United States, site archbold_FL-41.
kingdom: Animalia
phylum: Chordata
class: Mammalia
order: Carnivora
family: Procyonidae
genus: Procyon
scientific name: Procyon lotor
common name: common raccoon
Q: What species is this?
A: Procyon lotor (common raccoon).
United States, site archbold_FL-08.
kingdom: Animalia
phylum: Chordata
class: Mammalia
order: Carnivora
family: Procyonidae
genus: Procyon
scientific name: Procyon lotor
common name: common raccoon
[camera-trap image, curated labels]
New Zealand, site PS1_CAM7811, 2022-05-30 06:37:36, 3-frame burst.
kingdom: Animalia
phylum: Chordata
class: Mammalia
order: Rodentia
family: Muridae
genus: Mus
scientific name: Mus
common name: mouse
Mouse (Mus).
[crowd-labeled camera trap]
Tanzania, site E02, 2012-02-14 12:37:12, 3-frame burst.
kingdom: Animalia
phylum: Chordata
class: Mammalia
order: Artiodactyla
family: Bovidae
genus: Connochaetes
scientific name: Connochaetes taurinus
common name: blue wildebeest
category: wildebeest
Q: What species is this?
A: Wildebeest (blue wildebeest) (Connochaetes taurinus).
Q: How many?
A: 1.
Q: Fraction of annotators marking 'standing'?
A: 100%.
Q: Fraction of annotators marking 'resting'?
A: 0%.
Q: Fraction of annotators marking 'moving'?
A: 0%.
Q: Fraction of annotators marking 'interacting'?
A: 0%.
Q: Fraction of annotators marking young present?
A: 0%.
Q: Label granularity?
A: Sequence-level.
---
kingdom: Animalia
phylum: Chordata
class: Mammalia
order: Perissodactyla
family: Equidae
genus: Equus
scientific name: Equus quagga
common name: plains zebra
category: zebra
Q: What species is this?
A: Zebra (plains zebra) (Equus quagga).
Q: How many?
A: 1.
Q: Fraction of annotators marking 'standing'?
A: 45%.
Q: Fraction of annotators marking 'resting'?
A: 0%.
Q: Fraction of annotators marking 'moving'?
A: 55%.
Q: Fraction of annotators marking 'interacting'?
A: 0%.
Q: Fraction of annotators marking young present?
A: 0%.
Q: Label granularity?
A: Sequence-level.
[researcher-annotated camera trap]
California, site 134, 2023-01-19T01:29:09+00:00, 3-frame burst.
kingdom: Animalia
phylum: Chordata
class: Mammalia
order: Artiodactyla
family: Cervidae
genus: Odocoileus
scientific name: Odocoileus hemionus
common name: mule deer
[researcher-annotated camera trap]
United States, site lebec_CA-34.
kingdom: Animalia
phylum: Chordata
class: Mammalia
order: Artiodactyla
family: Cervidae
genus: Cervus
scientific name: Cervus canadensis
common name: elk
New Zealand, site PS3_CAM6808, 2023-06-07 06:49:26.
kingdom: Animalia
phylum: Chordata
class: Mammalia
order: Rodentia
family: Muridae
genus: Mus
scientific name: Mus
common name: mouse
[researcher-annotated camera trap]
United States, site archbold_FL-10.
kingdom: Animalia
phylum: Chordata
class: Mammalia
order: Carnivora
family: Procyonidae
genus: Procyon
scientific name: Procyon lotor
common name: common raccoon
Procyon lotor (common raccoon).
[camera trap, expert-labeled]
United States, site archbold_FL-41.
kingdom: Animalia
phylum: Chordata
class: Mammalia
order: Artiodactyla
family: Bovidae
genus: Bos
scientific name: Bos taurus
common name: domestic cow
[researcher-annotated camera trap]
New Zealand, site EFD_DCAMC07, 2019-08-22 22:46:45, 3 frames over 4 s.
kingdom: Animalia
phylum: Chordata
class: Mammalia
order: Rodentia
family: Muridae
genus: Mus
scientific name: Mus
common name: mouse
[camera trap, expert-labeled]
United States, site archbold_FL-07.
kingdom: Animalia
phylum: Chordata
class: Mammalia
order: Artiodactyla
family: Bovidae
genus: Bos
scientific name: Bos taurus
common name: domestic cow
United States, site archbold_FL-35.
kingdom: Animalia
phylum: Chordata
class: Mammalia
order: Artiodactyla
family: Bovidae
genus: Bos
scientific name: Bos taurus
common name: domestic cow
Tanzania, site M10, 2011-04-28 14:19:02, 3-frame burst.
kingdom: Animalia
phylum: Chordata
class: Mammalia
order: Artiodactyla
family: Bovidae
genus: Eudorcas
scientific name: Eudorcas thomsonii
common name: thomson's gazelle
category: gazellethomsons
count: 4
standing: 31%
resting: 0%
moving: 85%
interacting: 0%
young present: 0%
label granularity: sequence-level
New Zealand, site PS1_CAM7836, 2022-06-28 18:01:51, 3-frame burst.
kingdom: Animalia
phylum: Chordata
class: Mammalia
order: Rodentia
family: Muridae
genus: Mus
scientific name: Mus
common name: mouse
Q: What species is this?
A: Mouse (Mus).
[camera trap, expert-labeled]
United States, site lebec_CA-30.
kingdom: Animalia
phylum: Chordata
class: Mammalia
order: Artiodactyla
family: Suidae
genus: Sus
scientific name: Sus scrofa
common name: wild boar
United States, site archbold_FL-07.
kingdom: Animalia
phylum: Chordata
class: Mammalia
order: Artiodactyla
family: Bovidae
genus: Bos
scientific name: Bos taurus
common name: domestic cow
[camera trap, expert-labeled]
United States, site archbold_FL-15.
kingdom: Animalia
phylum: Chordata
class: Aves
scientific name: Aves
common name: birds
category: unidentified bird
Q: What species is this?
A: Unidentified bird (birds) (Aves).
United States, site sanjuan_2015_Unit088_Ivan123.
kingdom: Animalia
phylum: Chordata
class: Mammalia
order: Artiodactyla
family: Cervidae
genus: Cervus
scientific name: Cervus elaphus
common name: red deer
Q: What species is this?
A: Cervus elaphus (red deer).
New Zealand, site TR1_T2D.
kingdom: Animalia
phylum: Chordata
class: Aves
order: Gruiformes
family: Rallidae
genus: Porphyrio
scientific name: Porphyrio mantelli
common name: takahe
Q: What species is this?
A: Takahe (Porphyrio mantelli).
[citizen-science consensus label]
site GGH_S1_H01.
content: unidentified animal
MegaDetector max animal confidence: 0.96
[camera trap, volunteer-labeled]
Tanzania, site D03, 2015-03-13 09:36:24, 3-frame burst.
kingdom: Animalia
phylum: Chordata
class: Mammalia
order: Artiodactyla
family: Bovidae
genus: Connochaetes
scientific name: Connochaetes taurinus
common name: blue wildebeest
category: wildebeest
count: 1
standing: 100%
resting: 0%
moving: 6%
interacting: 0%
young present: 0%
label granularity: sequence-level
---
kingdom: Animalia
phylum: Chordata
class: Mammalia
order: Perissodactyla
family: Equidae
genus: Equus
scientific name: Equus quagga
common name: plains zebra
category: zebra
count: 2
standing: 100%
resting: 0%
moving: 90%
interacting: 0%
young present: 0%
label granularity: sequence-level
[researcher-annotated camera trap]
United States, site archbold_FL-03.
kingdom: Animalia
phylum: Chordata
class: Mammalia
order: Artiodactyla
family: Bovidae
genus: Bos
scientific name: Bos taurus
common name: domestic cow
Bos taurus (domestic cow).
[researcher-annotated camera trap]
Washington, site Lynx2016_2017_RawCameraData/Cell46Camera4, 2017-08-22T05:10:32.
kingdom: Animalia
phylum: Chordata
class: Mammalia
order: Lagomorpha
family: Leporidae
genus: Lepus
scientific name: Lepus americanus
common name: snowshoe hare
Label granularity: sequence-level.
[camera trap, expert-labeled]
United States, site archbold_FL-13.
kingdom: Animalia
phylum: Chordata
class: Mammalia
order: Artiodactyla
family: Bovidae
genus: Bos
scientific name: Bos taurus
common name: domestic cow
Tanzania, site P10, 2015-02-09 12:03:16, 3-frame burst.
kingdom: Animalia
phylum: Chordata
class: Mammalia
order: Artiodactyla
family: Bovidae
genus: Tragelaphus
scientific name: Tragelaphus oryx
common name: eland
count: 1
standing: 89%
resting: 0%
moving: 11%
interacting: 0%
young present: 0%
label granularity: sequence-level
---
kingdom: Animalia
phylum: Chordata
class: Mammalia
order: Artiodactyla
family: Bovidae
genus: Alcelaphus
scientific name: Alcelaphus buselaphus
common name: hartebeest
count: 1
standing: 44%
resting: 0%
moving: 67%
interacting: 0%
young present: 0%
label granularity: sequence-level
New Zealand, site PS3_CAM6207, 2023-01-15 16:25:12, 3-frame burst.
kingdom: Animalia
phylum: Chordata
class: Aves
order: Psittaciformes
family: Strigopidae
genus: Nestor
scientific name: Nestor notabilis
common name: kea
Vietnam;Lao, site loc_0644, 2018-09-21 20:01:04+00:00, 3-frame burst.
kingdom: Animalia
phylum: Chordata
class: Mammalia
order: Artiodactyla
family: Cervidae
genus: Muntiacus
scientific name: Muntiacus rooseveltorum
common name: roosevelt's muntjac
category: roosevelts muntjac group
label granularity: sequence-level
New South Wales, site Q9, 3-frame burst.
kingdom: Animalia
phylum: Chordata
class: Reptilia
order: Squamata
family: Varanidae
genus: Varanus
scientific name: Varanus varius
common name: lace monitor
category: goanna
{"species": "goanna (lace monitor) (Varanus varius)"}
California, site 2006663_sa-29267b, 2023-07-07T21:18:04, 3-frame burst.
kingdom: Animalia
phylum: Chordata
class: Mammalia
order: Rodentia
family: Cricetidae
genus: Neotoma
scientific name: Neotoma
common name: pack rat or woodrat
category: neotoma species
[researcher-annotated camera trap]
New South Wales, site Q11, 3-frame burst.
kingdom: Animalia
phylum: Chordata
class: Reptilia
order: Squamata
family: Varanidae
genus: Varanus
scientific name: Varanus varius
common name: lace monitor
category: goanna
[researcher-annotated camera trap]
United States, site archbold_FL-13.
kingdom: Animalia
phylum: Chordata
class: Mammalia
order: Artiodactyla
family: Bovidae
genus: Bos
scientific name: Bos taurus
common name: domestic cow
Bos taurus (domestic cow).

> _Work request_:
Set down again, word for word, the stretch of records from the line with "scientific name: Nestor notabilis" to the line with "scientific name: Muntiacus rooseveltorum", both of those lines included.

> _Expected answer_:
scientific name: Nestor notabilis
common name: kea
Vietnam;Lao, site loc_0644, 2018-09-21 20:01:04+00:00, 3-frame burst.
kingdom: Animalia
phylum: Chordata
class: Mammalia
order: Artiodactyla
family: Cervidae
genus: Muntiacus
scientific name: Muntiacus rooseveltorum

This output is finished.